■ Saved data entries:
▬▬▬
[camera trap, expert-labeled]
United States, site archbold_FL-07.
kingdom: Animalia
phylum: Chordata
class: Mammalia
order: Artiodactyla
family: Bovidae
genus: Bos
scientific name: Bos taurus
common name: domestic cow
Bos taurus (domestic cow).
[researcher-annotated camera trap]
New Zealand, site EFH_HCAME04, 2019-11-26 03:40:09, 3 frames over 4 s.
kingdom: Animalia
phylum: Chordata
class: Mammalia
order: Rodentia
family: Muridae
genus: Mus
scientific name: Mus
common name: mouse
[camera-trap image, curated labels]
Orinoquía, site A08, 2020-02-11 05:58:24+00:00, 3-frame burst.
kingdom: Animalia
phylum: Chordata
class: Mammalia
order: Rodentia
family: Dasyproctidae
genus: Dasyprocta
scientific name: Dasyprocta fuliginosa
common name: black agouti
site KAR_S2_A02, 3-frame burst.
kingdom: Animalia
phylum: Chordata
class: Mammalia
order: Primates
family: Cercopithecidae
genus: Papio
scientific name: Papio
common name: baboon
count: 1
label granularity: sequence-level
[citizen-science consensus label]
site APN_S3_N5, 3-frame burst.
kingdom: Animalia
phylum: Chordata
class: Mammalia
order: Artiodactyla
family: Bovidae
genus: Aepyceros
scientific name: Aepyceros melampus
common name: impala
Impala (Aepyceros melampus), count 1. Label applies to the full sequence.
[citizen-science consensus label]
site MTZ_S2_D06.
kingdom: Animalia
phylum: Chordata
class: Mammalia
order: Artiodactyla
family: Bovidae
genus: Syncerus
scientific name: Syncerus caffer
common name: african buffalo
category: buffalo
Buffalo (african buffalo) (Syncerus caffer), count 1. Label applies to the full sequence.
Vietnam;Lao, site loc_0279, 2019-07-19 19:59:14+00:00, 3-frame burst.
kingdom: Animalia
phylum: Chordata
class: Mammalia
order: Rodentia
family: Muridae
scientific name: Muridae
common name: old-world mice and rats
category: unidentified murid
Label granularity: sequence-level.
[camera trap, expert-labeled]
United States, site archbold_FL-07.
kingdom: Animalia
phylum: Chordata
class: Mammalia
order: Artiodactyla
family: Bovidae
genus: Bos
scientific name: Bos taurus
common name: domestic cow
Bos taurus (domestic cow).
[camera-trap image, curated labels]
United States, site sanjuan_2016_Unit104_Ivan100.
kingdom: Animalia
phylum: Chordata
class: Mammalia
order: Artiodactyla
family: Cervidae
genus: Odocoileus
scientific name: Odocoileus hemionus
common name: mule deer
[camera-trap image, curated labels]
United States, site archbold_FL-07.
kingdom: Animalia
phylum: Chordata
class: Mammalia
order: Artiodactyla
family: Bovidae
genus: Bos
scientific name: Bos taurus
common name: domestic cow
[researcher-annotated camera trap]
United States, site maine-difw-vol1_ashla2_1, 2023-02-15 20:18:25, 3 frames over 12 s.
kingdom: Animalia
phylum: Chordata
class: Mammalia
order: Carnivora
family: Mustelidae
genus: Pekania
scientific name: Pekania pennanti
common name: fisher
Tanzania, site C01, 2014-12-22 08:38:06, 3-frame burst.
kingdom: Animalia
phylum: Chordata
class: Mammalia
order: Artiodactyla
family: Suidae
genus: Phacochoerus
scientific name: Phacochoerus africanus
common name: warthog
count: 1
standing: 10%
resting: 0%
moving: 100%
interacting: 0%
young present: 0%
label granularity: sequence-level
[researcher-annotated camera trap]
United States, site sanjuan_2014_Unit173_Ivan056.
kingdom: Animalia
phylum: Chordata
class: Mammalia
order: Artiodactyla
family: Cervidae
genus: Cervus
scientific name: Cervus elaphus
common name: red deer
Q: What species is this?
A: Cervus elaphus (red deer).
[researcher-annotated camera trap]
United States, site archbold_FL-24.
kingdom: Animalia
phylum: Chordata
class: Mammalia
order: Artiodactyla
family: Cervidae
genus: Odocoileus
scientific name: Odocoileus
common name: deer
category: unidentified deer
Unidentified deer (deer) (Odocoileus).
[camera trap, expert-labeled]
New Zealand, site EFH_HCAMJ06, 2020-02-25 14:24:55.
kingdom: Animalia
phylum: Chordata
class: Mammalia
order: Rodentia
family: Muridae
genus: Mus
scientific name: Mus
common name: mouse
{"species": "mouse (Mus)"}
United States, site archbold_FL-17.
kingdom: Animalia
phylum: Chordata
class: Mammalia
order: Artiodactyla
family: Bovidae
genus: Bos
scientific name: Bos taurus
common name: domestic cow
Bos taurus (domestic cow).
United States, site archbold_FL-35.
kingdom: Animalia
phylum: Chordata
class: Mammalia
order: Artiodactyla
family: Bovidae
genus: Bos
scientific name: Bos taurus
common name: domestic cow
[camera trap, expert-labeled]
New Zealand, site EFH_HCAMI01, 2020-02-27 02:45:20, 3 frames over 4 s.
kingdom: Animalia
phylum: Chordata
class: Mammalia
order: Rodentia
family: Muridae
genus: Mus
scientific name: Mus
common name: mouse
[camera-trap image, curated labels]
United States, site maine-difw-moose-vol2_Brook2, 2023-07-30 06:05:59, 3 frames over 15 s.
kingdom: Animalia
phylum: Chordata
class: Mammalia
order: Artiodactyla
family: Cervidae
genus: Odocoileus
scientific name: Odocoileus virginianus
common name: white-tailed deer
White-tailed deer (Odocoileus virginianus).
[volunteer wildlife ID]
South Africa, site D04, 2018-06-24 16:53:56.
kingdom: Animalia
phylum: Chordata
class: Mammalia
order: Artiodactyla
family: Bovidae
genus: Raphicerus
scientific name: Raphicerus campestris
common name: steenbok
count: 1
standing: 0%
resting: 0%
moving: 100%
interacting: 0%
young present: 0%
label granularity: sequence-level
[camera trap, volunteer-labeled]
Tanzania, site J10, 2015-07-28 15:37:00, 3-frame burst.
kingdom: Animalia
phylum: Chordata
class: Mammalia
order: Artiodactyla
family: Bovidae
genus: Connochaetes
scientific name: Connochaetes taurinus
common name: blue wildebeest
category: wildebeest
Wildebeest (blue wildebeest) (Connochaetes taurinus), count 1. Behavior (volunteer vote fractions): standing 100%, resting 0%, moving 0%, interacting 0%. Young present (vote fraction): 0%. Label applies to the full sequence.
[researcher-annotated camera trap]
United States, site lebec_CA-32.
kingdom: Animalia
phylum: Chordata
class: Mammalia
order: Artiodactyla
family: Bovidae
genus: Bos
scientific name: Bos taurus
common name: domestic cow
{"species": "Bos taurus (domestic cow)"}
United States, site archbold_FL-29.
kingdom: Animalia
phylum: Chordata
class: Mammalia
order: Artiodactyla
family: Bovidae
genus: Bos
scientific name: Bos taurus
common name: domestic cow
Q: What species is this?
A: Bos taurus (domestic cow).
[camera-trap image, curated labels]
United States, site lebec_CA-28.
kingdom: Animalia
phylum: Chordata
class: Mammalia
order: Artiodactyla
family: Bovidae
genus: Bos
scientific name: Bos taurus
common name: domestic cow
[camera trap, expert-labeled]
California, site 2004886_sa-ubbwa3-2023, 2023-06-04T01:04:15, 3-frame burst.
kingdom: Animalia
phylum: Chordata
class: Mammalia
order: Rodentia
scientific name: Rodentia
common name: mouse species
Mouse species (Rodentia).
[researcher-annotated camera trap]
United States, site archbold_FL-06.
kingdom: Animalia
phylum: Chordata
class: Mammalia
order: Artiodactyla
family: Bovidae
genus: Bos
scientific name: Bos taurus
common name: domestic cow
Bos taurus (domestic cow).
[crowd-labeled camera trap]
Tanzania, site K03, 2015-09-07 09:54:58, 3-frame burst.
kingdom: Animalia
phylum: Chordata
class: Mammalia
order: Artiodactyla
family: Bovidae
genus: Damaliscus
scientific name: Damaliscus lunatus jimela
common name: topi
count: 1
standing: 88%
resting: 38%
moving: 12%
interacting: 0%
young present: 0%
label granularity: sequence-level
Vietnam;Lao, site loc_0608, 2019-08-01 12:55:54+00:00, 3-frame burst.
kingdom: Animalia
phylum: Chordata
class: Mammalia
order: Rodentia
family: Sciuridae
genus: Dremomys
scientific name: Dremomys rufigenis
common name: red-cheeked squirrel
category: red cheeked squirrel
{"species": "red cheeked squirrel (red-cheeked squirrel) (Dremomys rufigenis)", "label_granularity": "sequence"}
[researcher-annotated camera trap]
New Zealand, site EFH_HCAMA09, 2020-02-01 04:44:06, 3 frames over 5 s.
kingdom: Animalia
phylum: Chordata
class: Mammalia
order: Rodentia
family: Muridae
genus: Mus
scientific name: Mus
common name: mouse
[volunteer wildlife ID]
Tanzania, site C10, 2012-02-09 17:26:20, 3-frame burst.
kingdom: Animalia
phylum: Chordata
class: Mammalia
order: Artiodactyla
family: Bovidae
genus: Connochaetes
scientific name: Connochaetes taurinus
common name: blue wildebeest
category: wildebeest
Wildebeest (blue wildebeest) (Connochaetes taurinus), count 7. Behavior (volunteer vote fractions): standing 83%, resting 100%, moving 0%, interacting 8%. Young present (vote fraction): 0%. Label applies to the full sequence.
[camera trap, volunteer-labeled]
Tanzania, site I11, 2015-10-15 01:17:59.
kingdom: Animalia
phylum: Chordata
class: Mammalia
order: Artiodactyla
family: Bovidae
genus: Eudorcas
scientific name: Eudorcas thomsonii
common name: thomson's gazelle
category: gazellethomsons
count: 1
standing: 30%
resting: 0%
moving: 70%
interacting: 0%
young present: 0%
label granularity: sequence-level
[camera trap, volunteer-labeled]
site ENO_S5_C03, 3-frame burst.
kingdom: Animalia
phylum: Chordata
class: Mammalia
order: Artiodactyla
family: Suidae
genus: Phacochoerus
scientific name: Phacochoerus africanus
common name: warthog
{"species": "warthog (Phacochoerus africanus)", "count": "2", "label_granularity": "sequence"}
▬▬▬
■ About this exercise:
Start at the line containing "moving: 70%" and copy each line through the last one in the records, exactly and with nothing added.

■ Exercise solution:
moving: 70%
interacting: 0%
young present: 0%
label granularity: sequence-level
[camera trap, volunteer-labeled]
site ENO_S5_C03, 3-frame burst.
kingdom: Animalia
phylum: Chordata
class: Mammalia
order: Artiodactyla
family: Suidae
genus: Phacochoerus
scientific name: Phacochoerus africanus
common name: warthog
{"species": "warthog (Phacochoerus africanus)", "count": "2", "label_granularity": "sequence"}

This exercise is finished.